If you haven’t been exercising regularly before you became pregnant, make sure to get your doctor’s approval before starting any kind of exercise program. You’ll likely get the thumbs up, but it’s not the time to be hitting the gym “biggest loser”-style nor training for a marathon. Make sure to buy a heart rate monitor so you can make sure you’re keeping your heart rate in a healthy zone, which is usually below 145 beats per minute.
- Start slowly, with 10 minutes a day and gradually increasing your time on a weekly basis until you can do 30 minutes a day.
- Choose low-impact cardiovascular activities, like walking, stationary biking, elliptical trainer, swimming, water aerobics, and low-impact aerobics classes.
- Work with a certified personal trainer, preferably one who has experience or certification in working with pregnant women, who can work with you on weight training and balance/core training. Weight training is an important part of a well-rounded workout program.
- Balance and stability training is so important to include, especially early on in your pregnancy. As you get into your late 2nd and 3rd trimesters, your growing belly can throw off your center of gravity, making you more susceptible to falling. Working on your balance will help to prevent this from happening.

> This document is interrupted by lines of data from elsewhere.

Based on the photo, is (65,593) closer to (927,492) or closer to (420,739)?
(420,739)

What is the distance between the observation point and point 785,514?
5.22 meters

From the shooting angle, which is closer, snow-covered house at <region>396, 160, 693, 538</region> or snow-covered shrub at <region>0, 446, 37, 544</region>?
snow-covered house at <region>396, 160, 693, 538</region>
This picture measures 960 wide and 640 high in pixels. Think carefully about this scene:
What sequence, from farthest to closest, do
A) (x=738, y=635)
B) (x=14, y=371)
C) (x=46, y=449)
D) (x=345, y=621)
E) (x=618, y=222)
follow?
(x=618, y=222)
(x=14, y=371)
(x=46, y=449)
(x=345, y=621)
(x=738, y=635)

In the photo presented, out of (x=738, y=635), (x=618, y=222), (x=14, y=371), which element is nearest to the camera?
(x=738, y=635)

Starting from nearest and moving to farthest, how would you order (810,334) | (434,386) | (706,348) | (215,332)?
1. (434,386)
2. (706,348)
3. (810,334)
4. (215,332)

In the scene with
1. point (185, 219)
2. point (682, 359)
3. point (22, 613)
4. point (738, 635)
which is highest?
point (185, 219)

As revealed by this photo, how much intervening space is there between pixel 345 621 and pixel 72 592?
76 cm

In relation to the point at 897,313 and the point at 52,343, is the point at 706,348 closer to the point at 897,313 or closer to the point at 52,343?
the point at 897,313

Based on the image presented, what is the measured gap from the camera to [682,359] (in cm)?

- Abdominal work may seem counter intuitive to a growing belly, but it will help with your posture, core stability, labor and delivery, and your post-partum recovery. During your first trimester you can continue to do abdominal work while on your back, such as mat pilates and crunches. After your first trimester, avoid exercises that find you on your back, instead focusing on pelvic tilts and abdominal tightening exercises, as well as pilates and yoga poses.
Because you’ve been exercising regularly for a long time, there’s no reason that you can’t continue to do your same workout program, especially during your first trimester. The only exceptions would be for high-risk pregnancies, including if you’re carrying multiples. Of course, get your doctor’s approval before continuing with your normal workout routine.
The most important thing to remember is that you should listen to your body. If something doesn’t feel right, then don’t do it. But if you feel great, then go for it. As mentioned above, wear a heart rate monitor to make sure that you’re not over-doing it. Also know that as your pregnancy progresses, you’ll won’t be able to do the same workout as you could do early in your pregnancy – it might not feel comfortable to keep on running with a big belly!
Also, be careful to avoid doing activities that increase your risk of injury, such as contact sports (football, basketball, soccer, softball), rollerblading, and skiing. Not only can the contact harm you and your baby, but the increasing balance issues that come later in pregnancy play a factor with hurting yourself if you attempt something that requires balance. Instead choose yoga, tai chi, and pilates as your pregnancy progresses.
For anyone who is pregnant, make sure to stay well-hydrated during your workout, as well as before and after exercising. Keep a water bottle with you at all times and sip from it constantly. Also, make sure to eat something before you exercise do you don’t experience low blood sugar while you’re working out. Also, it’s very important that you watch for warning signs that signals you to stop exercising and place a call to your doctor. These include pain, spotting, cramping, lightheadedness, dizziness, and nausea. Your doctor may tell you to take a few days off and monitor your symptoms before resuming any activity. More severe symptoms, such as fluid leaking, decreased fetal movement, vaginal bleeding, uterine contractions, calf swelling, headache, chest pain, and shortness of breath should be reported to your doctor immediately.
The Bottom Line:
- Exercise is an important part of a healthy pregnancy.
- Get your doctor’s approval before beginning any kind of exercise program.
- Listen to your body so that you don’t over-do it.
- Stay hydrated.
- If you experience any unusual symptoms, stop exercising immediately and call you doctor right away.